В ожидании, пока мужики выговорятся и угомонятся. Куш-Юр присел: он хорошо знал нрав этих по-детски чистых, порывистых людей. Они не умеют прятать своих чувств, легко возбудимы и отходчивы. Не надо только, как в половодье, лезть в затор, надо дать ему прорваться.

Когда шум схлынул, он встал и коротко объяснил смысл праздничных демонстраций. А кумач для флагов, поди, найдется у селян, возможно, и красная краски сыщется, пожертвуют для большого дела.

— Добро! Поможем! И краску найдем! — отозвались из зала.

Председатель заулыбался, довольный, и велел Писарю-Филю для порядка занести в протокол принятое решение.

— А песни поможем разучить в Нардоме по вечерам, сказал он. — Назначим день — и милости просим. Вы народ певучий…

— Мы певучи, да хрипучи. Попа бы заставить новые песни петь.

— Попа? Он же писклявей Озыр-Митьки!

— Ты меня не трожь, халей горластый!..

— Ого!..

— Варов-Гриша надобно сделать запевалой! Чего ему пропадать в Вотся-Горте!

— Я и там пригожусь. Мы тоже сварганим эту саму — монстрацию!

— Вокруг двух-то избушек? Умо-ри-ил!..

Почти сто глоток разом, дружно гаркнули: «Ха-ха-ха!..» Казалось, пол зашатался. Смеялся со всеми и Куш-Юр и вдруг поймал ласковый взгляд Эгруни. Она скинула с головы платок, расстегнула плисовую кофту, обнажила высокую шею и так нежно-зовуще смотрела на него, как тогда, за Юганом… Куш-Юр разом подобрался, сник. Отгоняя наваждение, сосредоточился. Ждал, когда сходка снова войдет в берега.

По плану, который Куш-Юр составил днем, сейчас предстояло рассказать про новую экономическую политику и торговлю.

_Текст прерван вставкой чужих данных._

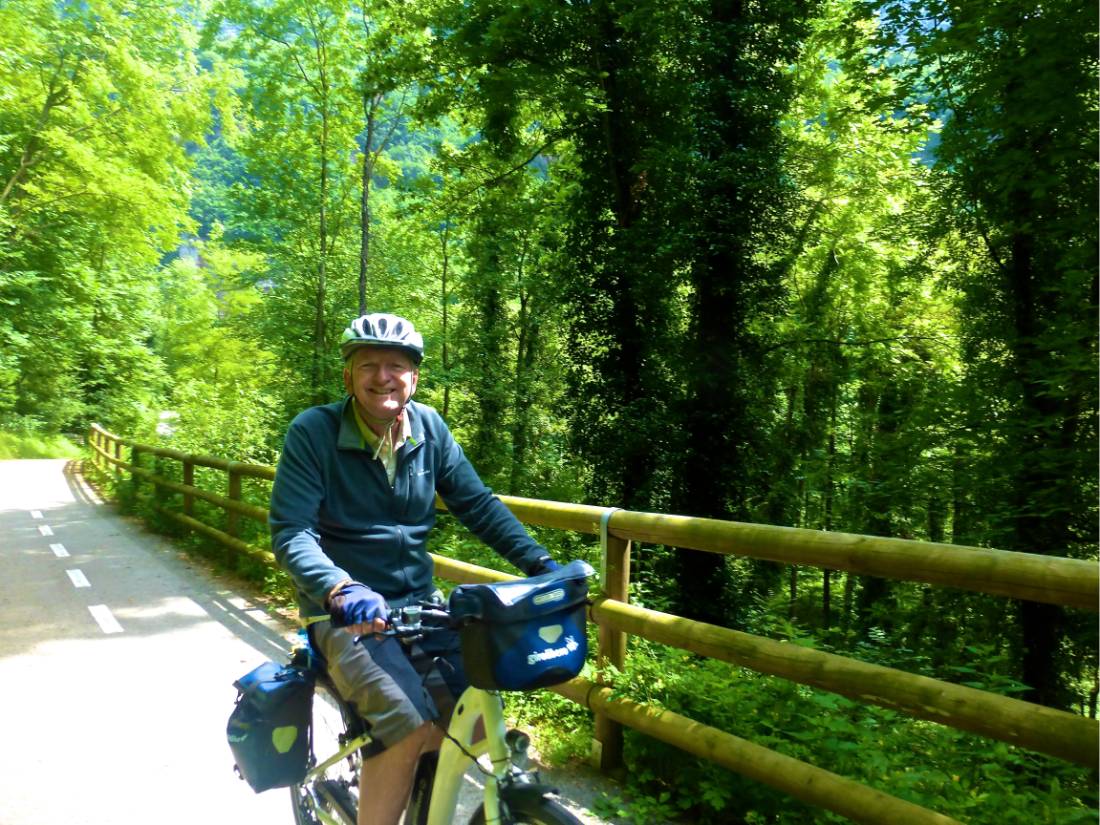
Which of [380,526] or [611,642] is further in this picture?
[611,642]

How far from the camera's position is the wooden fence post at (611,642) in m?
3.88

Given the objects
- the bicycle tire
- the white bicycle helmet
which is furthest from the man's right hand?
the white bicycle helmet

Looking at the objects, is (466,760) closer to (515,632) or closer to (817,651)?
(515,632)

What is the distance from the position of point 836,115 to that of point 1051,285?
7.30 metres

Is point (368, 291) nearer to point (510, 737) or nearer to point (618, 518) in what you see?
point (618, 518)

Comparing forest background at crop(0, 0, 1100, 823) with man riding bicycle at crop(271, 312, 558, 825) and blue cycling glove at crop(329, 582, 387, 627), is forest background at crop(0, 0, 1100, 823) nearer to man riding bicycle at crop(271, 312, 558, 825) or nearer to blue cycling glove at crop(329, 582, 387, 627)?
man riding bicycle at crop(271, 312, 558, 825)

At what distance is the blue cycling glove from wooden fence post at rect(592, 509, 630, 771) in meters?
1.76

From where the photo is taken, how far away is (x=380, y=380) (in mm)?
2729

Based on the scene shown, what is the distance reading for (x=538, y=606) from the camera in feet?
6.70

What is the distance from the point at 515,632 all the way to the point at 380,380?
1052 mm

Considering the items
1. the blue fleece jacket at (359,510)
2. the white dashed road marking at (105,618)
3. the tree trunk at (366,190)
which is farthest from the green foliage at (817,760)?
the tree trunk at (366,190)

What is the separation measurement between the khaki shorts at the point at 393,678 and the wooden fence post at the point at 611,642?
134 centimetres

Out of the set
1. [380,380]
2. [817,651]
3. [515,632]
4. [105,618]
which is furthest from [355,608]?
[105,618]

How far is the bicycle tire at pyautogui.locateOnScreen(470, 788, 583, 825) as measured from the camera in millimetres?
2016
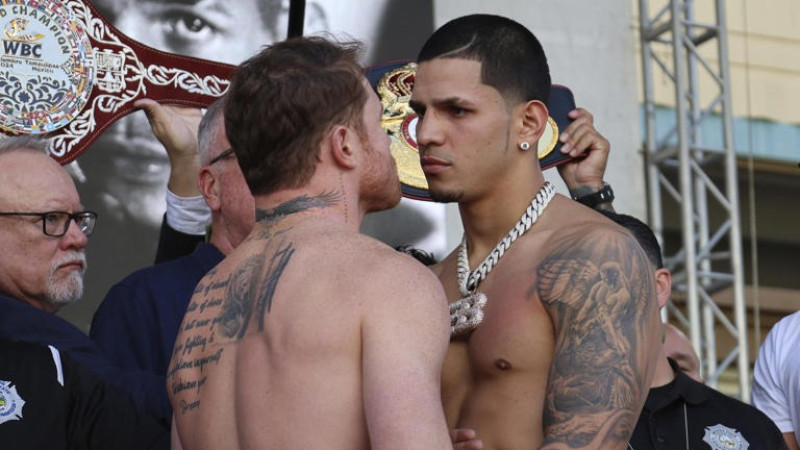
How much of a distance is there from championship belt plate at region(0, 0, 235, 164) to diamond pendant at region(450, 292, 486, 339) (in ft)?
4.88

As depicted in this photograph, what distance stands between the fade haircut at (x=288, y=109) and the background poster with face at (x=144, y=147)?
9.79 ft

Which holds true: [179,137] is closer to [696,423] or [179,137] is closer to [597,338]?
[696,423]

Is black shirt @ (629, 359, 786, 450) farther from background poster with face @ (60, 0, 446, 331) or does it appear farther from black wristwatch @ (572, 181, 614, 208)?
background poster with face @ (60, 0, 446, 331)

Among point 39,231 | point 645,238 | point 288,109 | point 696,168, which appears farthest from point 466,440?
point 696,168

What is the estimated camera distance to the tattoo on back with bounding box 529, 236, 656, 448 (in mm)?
2652

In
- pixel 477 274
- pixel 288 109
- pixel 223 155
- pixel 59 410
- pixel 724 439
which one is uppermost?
pixel 288 109

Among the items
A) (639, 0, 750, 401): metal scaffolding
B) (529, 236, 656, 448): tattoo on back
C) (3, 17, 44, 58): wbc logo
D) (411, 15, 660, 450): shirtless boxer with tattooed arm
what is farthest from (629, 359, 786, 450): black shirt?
(639, 0, 750, 401): metal scaffolding

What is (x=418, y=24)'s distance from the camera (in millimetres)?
6113

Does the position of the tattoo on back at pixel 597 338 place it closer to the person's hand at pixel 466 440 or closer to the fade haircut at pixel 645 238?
the person's hand at pixel 466 440

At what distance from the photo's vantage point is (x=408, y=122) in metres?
3.95

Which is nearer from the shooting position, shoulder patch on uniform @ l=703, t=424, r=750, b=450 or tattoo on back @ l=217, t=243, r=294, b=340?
tattoo on back @ l=217, t=243, r=294, b=340

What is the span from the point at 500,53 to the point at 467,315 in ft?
1.87

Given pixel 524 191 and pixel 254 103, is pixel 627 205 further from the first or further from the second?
pixel 254 103

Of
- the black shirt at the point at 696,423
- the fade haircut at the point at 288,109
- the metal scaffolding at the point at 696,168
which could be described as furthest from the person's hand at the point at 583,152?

Но речь об этом уже шла, повторяться — людей утомить. И он заговорил про ликвидацию неграмотности взрослого населения. Слова полились легко, душевно. Куш-Юр вспомнил студента-очкарика, научившего его грамоте. Оттого ли, что это была первая деталь его биографии, которая стала известна селянам, или просто интересный, живой факт среди пламенных призывов, сходка не осталась безучастной.